[BEGIN Dataset extract]
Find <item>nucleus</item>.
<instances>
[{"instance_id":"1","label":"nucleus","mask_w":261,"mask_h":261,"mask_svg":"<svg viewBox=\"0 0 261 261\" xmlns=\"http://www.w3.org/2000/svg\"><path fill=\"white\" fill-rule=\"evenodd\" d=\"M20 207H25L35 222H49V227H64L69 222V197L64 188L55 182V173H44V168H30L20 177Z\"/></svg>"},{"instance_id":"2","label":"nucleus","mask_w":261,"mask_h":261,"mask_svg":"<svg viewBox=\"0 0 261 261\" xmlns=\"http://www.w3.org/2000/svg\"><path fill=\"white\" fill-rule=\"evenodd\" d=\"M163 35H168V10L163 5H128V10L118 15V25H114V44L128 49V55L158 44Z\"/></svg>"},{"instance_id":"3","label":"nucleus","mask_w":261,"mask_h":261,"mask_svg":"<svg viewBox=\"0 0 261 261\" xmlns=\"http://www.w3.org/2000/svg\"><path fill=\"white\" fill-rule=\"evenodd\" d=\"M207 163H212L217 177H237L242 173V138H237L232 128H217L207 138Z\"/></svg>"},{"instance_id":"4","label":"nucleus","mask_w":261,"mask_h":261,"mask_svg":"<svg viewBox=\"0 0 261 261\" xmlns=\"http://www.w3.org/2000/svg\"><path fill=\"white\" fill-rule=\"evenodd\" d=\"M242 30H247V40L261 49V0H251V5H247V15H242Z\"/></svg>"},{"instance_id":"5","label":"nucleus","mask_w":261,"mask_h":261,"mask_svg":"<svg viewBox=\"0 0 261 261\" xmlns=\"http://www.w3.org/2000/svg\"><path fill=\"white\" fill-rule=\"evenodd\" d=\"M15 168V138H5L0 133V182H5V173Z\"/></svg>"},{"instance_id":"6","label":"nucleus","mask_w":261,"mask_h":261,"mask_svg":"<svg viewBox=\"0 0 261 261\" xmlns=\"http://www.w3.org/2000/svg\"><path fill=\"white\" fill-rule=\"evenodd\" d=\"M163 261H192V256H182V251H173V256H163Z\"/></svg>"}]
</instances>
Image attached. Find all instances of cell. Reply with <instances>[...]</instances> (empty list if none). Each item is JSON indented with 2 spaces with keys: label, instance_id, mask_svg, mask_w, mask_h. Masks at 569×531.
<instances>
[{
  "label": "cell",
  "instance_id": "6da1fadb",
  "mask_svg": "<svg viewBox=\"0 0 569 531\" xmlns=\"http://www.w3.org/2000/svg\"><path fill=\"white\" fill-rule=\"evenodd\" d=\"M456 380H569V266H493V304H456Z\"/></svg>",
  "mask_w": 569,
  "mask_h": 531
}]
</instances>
[END Dataset extract]
### Aim of the exercise
Could you gather every line in the listing above that contains the string "Find" and copy each one in full?

### Output for this task
Find <item>nucleus</item>.
Image attached. Find all instances of cell. Reply with <instances>[...]</instances> (empty list if none). Each item is JSON indented with 2 spaces with keys: label, instance_id, mask_svg, mask_w, mask_h. Masks at 569×531.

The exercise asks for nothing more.